4. EVIDENCE OF GLACIAL FILLING AND DEGRADING OF THE RIVER BED
Hobbs has suggested that the waters of the Housatonic may have been ponded at a point near West Redding until they rose high enough to overflow into the "fault gorge" below Still River Station, thus giving the streams of the Danbury region an outlet to the Sound by this route. This hypothesis calls for a glacial dam which has not been found. It is true there are glacial deposits in the Umpog valley south of Bethel. The Umpog flows as it does, however, not because of a glacial "dam" but in spite of it. The river heads on rock beyond and above the glacial deposits and picks its way through them ([fig. 7]). Drift forms the divide at the western end of Still River valley beyond Mill Plain, but the ponded water which it caused did not extend as far as Danbury (see discussion of Still-Croton valley). The Sugar Hollow pass is also filled with a heavy mantle of drift, but the valley is both too high and too narrow at the col to have been the outlet of the Housatonic.
It might be assumed that just previous to the advent of the ice sheet Still River headed south of its present mouth and flowed southward.

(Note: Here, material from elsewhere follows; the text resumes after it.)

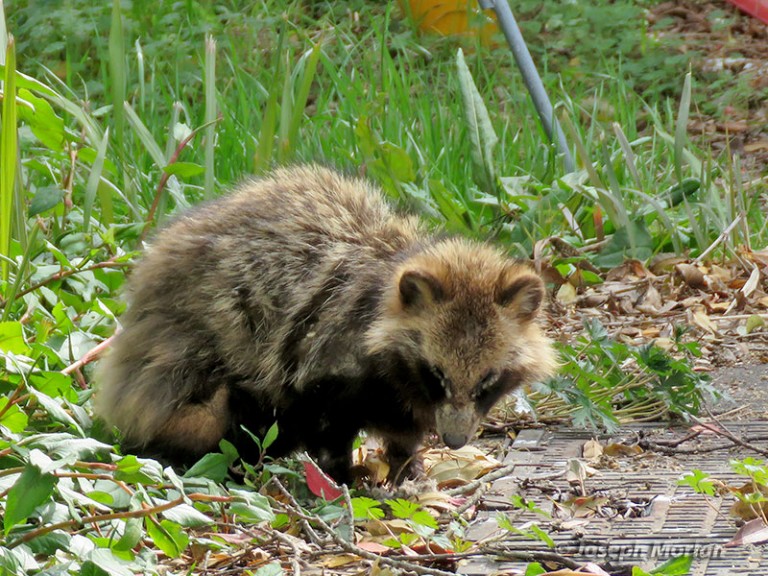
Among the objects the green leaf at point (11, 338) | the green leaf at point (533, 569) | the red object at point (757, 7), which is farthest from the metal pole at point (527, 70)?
the green leaf at point (533, 569)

In this case the Still, when reversed, should have overflowed at the lowest point on the divide between it and the Housatonic. It should have deepened its channel over the former divide, and the result would have been a gorge if the divide were high, or at least some evidence of river cutting even if the divide were low. On the contrary, Still River joins the Housatonic in a low, broad, and poorly drained plain.
The existing relief is due to the uneven distribution of drift. The river is now cutting a gorge at Lanesville, but the appearance of the valley to the west indicates that glacial deposits forced the river out of its former bed ([fig. 6]) and that no barrier lay between the preglacial Still River valley and the Housatonic Valley.